Image and question records:

★ ★ ★ ★ ★

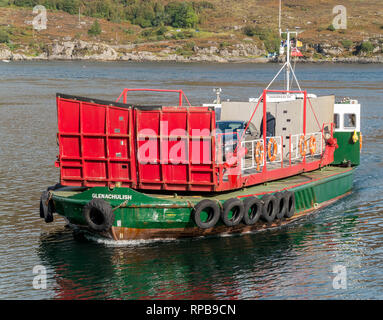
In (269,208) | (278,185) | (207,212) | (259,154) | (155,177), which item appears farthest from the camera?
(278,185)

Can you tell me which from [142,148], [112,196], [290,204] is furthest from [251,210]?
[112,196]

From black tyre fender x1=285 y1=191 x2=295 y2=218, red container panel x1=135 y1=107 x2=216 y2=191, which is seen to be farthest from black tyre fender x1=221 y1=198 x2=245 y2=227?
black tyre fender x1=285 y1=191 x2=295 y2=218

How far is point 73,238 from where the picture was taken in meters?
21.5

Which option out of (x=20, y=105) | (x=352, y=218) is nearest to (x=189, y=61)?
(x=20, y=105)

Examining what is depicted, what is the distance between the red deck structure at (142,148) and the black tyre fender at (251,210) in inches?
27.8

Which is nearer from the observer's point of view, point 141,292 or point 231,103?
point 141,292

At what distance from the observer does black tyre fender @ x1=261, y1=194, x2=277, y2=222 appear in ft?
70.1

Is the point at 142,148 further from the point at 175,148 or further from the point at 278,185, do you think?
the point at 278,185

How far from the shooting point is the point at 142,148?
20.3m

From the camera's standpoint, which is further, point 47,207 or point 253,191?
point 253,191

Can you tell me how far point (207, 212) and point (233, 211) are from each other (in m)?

★ ★ ★ ★ ★

- Directions: Quote every line word for word and keep the images out of the copy.

- Exercise result:
In (269,208) | (278,185) | (207,212) | (259,154) | (155,177), which item appears farthest from the camera?
(278,185)

Can you tell me which from [142,148], [112,196], [290,204] is furthest from [251,210]?
[112,196]

From black tyre fender x1=285 y1=191 x2=295 y2=218, red container panel x1=135 y1=107 x2=216 y2=191, which is seen to be farthest from black tyre fender x1=221 y1=198 x2=245 y2=227?
black tyre fender x1=285 y1=191 x2=295 y2=218

How far is point 73,238 from where the picture was taken in meters?
21.5

Which option out of (x=20, y=105) | (x=352, y=218) is nearest to (x=189, y=61)?
(x=20, y=105)

Examining what is depicted, what is the distance between the red deck structure at (142,148) and the black tyre fender at (251,210) in inches?
27.8

Which is nearer from the observer's point of view, point 141,292 or point 231,103?
point 141,292

At what distance from the observer does black tyre fender @ x1=261, y1=194, x2=277, y2=222 appear in ft?
70.1

Is the point at 142,148 further from the point at 175,148 or further from the point at 278,185, do you think?
the point at 278,185

How far from the shooting point is the point at 142,148?
20.3m

From the camera's standpoint, which is further, point 47,207 or point 253,191?
point 253,191

Can you tell me how far point (207, 212) and point (233, 211) are from each other (in m)?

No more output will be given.